Ma lasciamo stare l’ingiustizia sportiva, di cui mille volte abbiamo parlato. Il punto è che da quel giorno, in quell’anima onesta e rossazzurra, qualcosa è cambiato. Prima, per la gioia incredibile di quel pallone sfuggito alla guardia di Buffon. Poi per l’indignazione, ancora carica d’ingenuo sarcasmo, di fronte all’arroganza della panchina avversaria, che s’era lanciata in mischia a placcare l’assistente dell’arbitro in corsa verso il centrocampo. Quindi per l’incredulità, di fronte a quel conciliabolo di arbitro e collaboratori che si prolungava, maturando un’ingiustizia che non credevamo possibile. E infine per il vuoto che sempre l’ingiustizia – che avvenga in uno stadio o in altri campi dell’esistenza – ti lascia dentro, quando ti si è consumata sotto gli occhi senza che tu abbia potuto farci nulla.

Quel gol di Bergessio alla Juve, quel gol annullato, fu l’ultimo per cui io lo abbia visto esultare. Adesso, quando un pallone calciato dai nostri giocatori va a gonfiare la rete avversaria, il mio amico mantiene una apparente, e sia pur fragile, impassibilità. Conoscendolo, ed essendogli amico, io so bene che non può restare indifferente all’unita ebbrezza di una folla che sembra traboccare sul campo. Eppure, quando la palla finisce in rete e dallo stadio passa il treno della felicità, lui socchiude gli occhi, si scruta intorno con diffidenza e lo lascia passare. E credo che aspetti addirittura di leggere sul giornale del giorno dopo il tabellino della partita, per aver conferma che nessun guardalinee sia riuscito a strozzare il grido di quel gol. Per convincersi che sì, in effetti, in quel momento, ci si poteva permettere di esultare. Per convincersene, però, quando il treno è ormai passato.

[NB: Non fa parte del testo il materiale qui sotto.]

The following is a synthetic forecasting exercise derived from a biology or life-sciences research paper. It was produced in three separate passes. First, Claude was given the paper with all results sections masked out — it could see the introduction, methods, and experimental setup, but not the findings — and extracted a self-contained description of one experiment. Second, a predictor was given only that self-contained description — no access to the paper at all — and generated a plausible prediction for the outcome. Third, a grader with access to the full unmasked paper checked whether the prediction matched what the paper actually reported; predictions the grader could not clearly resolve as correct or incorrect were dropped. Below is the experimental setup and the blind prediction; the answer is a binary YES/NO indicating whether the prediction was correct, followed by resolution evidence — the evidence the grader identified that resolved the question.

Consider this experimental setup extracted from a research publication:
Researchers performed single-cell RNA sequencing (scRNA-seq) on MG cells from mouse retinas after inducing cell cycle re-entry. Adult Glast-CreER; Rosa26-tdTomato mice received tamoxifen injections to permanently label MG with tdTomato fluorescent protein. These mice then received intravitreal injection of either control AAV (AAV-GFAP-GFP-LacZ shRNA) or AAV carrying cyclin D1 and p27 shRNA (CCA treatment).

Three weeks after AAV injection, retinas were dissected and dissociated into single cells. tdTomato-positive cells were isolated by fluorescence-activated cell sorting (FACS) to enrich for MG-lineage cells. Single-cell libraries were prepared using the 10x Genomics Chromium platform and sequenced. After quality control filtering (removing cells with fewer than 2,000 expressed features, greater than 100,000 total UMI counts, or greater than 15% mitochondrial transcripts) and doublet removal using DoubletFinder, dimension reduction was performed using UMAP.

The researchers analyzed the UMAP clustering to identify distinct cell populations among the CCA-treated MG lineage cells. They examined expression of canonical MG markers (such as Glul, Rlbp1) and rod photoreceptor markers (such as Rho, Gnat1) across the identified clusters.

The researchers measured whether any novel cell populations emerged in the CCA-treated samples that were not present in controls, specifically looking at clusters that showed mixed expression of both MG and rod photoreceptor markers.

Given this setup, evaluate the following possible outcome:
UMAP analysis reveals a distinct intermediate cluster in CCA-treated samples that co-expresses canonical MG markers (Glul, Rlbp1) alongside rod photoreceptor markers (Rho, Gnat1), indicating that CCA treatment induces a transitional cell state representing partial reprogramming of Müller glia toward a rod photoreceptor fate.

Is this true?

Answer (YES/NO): NO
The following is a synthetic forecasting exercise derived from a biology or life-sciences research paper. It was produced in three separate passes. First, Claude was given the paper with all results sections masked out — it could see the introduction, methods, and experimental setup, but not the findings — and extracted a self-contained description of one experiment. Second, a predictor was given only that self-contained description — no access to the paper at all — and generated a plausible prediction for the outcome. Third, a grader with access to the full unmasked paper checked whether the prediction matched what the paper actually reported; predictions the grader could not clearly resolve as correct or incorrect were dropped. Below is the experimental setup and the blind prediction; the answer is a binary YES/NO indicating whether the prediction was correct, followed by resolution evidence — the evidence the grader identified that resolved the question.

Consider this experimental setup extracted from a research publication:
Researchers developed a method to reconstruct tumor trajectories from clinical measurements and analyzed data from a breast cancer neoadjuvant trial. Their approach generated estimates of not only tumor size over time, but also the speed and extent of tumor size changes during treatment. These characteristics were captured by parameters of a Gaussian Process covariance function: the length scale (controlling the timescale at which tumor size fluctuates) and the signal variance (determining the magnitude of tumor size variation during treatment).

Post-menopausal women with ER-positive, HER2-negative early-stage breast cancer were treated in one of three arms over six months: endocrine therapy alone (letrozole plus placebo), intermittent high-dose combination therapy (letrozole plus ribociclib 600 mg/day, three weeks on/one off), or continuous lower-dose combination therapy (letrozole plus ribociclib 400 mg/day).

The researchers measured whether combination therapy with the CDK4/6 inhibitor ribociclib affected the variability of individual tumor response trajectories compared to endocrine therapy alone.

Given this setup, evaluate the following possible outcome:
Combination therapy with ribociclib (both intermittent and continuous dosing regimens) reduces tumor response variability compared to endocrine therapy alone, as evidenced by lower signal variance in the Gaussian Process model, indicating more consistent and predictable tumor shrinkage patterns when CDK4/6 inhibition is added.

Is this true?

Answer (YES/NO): NO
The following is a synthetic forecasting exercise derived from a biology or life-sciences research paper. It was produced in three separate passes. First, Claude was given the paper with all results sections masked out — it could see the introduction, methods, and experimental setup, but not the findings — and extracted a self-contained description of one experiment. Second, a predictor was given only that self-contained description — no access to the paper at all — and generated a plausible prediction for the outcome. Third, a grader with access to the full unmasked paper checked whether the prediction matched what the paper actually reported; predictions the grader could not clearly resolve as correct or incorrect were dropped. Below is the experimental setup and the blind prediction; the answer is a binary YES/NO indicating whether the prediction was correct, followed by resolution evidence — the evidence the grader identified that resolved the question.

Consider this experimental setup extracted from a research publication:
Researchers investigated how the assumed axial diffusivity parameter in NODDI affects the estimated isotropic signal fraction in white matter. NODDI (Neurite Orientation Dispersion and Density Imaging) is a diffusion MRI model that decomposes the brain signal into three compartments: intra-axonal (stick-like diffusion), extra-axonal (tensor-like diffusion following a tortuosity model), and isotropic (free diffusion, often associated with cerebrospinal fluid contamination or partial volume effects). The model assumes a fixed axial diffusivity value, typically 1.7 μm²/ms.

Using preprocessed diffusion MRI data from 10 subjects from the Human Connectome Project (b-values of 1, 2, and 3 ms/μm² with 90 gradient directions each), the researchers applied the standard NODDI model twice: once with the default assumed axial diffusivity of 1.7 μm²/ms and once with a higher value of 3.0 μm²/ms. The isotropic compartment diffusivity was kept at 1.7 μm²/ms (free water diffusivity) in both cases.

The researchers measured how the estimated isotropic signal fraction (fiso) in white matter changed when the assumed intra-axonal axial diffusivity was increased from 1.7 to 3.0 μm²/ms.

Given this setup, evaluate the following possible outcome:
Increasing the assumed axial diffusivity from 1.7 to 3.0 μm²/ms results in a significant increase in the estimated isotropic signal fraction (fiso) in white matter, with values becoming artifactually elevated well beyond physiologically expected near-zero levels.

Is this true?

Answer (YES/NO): NO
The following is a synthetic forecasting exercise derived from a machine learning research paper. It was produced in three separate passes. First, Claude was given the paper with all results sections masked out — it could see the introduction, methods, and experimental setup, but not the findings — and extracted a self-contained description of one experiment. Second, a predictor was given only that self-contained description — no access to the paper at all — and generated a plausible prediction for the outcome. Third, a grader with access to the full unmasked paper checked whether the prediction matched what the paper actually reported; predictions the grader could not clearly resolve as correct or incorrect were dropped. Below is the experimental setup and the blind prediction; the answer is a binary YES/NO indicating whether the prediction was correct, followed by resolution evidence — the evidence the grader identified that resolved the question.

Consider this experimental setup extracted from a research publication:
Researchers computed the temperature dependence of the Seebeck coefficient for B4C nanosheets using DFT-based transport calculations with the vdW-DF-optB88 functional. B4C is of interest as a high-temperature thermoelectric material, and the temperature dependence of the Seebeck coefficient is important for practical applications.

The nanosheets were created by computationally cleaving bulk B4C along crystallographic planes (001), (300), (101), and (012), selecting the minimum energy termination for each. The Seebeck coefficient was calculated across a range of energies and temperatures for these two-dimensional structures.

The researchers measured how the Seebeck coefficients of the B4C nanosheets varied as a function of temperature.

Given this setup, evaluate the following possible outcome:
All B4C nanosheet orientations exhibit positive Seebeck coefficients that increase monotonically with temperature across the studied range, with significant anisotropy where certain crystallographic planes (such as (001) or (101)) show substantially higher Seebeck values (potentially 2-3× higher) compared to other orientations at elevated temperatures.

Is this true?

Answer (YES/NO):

Ieri sera, a casa mia, ho pensato proprio a lui. Nel momento esatto in cui a Cosenza – con il Catania in svantaggio di un gol, e costretto per di più a giocare in dieci contro undici – Plasmati, e dico Plasmati, s’è coordinato con perfetta armonia di muscoli e nervi per battere al volo un pallone di controbalzo, inquadrando l’unica fessura praticabile tra la difesa e la porta avversaria e sbattendo la sfera in rete con la nonchalance che può possedere soltanto un uomo che non abbia contezza alcuna dei propri limiti. 

Per un attimo il mio corpo, vuoto di pensieri, si è sollevato da solo dalla poltrona dalla quale seguivo la partita con cupa rassegnazione. Ma poi, ricadendo sulla spalliera, vedendo gli avversari assembrati intorno al guardalinee, e quest’ultimo in apparenza convinto a dichiarare nullo il nostro pareggio, e il sorriso dei nostri giocatori che sembrava trasformarsi in una smorfia di delusione, ho pensato a lui, al mio amico che non esulta. E ho rivisto ciò che era successo quindici giorni fa, quando l’arbitro – giustamente, peraltro – aveva annnullato il gol di Calil che, per un attimo, ci aveva illuso d’aver vinto la sfida contro l’Andria.

In quel momento, anzi, avrei voluto proprio essere come lui. Avrei voluto esser capace di non esultare. Di non sfiorare nemmeno quell’attimo di felicità, che fa ancora più male quando ti scappa dalle mani: come succede a un bambino quando gli sfugge il pallone tra le case.

Meno male che era solo una partita di Lega Pro, e che non giocavamo con la Juve. Meno male che l’arbitro ha troncato ogni discussione decidendo che il gol di Plasmati era regolare. Meno male che, almeno per questa volta, avevo ragione io che mi dimenavo in poltrona. Riuscendo a essere felice, per un attimo, per un pareggio a Cosenza che – a conti fatti – cambia ben poco i destini della nostra squadra. I quali non ci prospettano, al momento, nulla di più che la speranza di salvarci in Lega Pro. Ma, per stavolta, va bene così.

Ceterum censeo Pulvirentem esse pellendum.